The US's strategic petroleum reserves have dropped to their lowest level since 1985.
Stockpiles have fallen to 453 million barrels after President Joe Biden ordered a record release to ease gas prices.
Analysts say releases from global reserves have contributed to the sharp fall in oil prices.
The US's strategic oil reserves fell to their lowest level in 37 years last week as the releases ordered by President Joe Biden continued.
Strategic petroleum reserve (SPR) stockpiles fell to 453.1 million barrels in the week to Friday, according to Department of Energy data. That's the lowest level since January 1985.
Stockpiles have fallen by more than 160 million barrels this year after the White House ordered the release of record amounts of crude oil in an effort to cool sky-high gasoline prices and tamp down on inflation.

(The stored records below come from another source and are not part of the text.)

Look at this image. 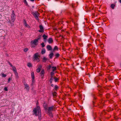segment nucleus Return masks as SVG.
<instances>
[{
    "mask_svg": "<svg viewBox=\"0 0 121 121\" xmlns=\"http://www.w3.org/2000/svg\"><path fill=\"white\" fill-rule=\"evenodd\" d=\"M33 111L35 116H38L39 119L40 120L41 119V112L40 107L37 106L36 108L34 109Z\"/></svg>",
    "mask_w": 121,
    "mask_h": 121,
    "instance_id": "nucleus-1",
    "label": "nucleus"
},
{
    "mask_svg": "<svg viewBox=\"0 0 121 121\" xmlns=\"http://www.w3.org/2000/svg\"><path fill=\"white\" fill-rule=\"evenodd\" d=\"M40 56L39 53H37L34 55L32 60L34 61H36L37 62H39L40 61Z\"/></svg>",
    "mask_w": 121,
    "mask_h": 121,
    "instance_id": "nucleus-2",
    "label": "nucleus"
},
{
    "mask_svg": "<svg viewBox=\"0 0 121 121\" xmlns=\"http://www.w3.org/2000/svg\"><path fill=\"white\" fill-rule=\"evenodd\" d=\"M16 15L14 13V10L12 11L11 15V20L13 22L15 20Z\"/></svg>",
    "mask_w": 121,
    "mask_h": 121,
    "instance_id": "nucleus-3",
    "label": "nucleus"
},
{
    "mask_svg": "<svg viewBox=\"0 0 121 121\" xmlns=\"http://www.w3.org/2000/svg\"><path fill=\"white\" fill-rule=\"evenodd\" d=\"M55 107L53 106H52L48 108V112L49 114L52 113V111L55 110Z\"/></svg>",
    "mask_w": 121,
    "mask_h": 121,
    "instance_id": "nucleus-4",
    "label": "nucleus"
},
{
    "mask_svg": "<svg viewBox=\"0 0 121 121\" xmlns=\"http://www.w3.org/2000/svg\"><path fill=\"white\" fill-rule=\"evenodd\" d=\"M41 38V37H39L37 39H35L34 40H32L31 41V43H33L35 45H37L38 43V40Z\"/></svg>",
    "mask_w": 121,
    "mask_h": 121,
    "instance_id": "nucleus-5",
    "label": "nucleus"
},
{
    "mask_svg": "<svg viewBox=\"0 0 121 121\" xmlns=\"http://www.w3.org/2000/svg\"><path fill=\"white\" fill-rule=\"evenodd\" d=\"M24 85L25 86V88L26 89V90L27 91H29L30 89V87L29 85L26 83H24Z\"/></svg>",
    "mask_w": 121,
    "mask_h": 121,
    "instance_id": "nucleus-6",
    "label": "nucleus"
},
{
    "mask_svg": "<svg viewBox=\"0 0 121 121\" xmlns=\"http://www.w3.org/2000/svg\"><path fill=\"white\" fill-rule=\"evenodd\" d=\"M33 15L38 20V16L39 15V13L37 12H35L33 13Z\"/></svg>",
    "mask_w": 121,
    "mask_h": 121,
    "instance_id": "nucleus-7",
    "label": "nucleus"
},
{
    "mask_svg": "<svg viewBox=\"0 0 121 121\" xmlns=\"http://www.w3.org/2000/svg\"><path fill=\"white\" fill-rule=\"evenodd\" d=\"M39 27L40 28V30H39V32H43V27L42 25H40L39 26Z\"/></svg>",
    "mask_w": 121,
    "mask_h": 121,
    "instance_id": "nucleus-8",
    "label": "nucleus"
},
{
    "mask_svg": "<svg viewBox=\"0 0 121 121\" xmlns=\"http://www.w3.org/2000/svg\"><path fill=\"white\" fill-rule=\"evenodd\" d=\"M24 22L25 26L28 28H30V27L27 23L26 22L25 20H24Z\"/></svg>",
    "mask_w": 121,
    "mask_h": 121,
    "instance_id": "nucleus-9",
    "label": "nucleus"
},
{
    "mask_svg": "<svg viewBox=\"0 0 121 121\" xmlns=\"http://www.w3.org/2000/svg\"><path fill=\"white\" fill-rule=\"evenodd\" d=\"M48 43H51L53 42V40L52 38H49L48 40Z\"/></svg>",
    "mask_w": 121,
    "mask_h": 121,
    "instance_id": "nucleus-10",
    "label": "nucleus"
},
{
    "mask_svg": "<svg viewBox=\"0 0 121 121\" xmlns=\"http://www.w3.org/2000/svg\"><path fill=\"white\" fill-rule=\"evenodd\" d=\"M47 49L49 51L51 50L52 49V48L51 46L49 45H48L47 46Z\"/></svg>",
    "mask_w": 121,
    "mask_h": 121,
    "instance_id": "nucleus-11",
    "label": "nucleus"
},
{
    "mask_svg": "<svg viewBox=\"0 0 121 121\" xmlns=\"http://www.w3.org/2000/svg\"><path fill=\"white\" fill-rule=\"evenodd\" d=\"M42 37L43 38V39L44 40V41H45L48 38L47 36L45 34H43L42 36Z\"/></svg>",
    "mask_w": 121,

Biden said in March that the US would release 1 million barrels of oil a day for six months as energy prices spiked in the wake of Russia's invasion of Ukraine — which adds up to about 180 million barrels. The White House then said in late July the US would release another 20 million barrels.
Meanwhile, the US has pushed for other countries to release oil from their strategic reserves in an effort to boost supply and cool the pressure in the market. In March, the International Energy Agency said non-US member countries would open up an additional 60 million barrels.
Analysts have said the releases have contributed to the sharp fall in oil prices seen over the last two months, although the key driver has been fears about a global economic slowdown.
That decline has brought US gasoline prices down from above $5 a gallon in June to $3.89 on Tuesday, according to AAA.
"The combined international agreements will result in an estimated 260 million barrels of supply released to the global market by October," Thomas Feltmate, senior economist at TD Economics, said in a note earlier this month. "Its impact on prices can't be understated."
The US strategic petroleum reserve is kept in huge underground salt caverns at four major facilities in Texas and Louisiana. When the US releases oil from the reserves, the Department of Energy sells the crude in an auction to the highest bidder.
At its peak in 2009, the SPR held 727 million barrels of crude oil. The US consumed about 20 million barrels of oil a day on average in 2021, according to the Energy Information Agency, while it produced around 11 million barrels a day.
The Biden administration is proposing to refill the stockpiles under a plan that is likely to see it order 60 million barrels this fall, for delivery at an unspecified time in the future.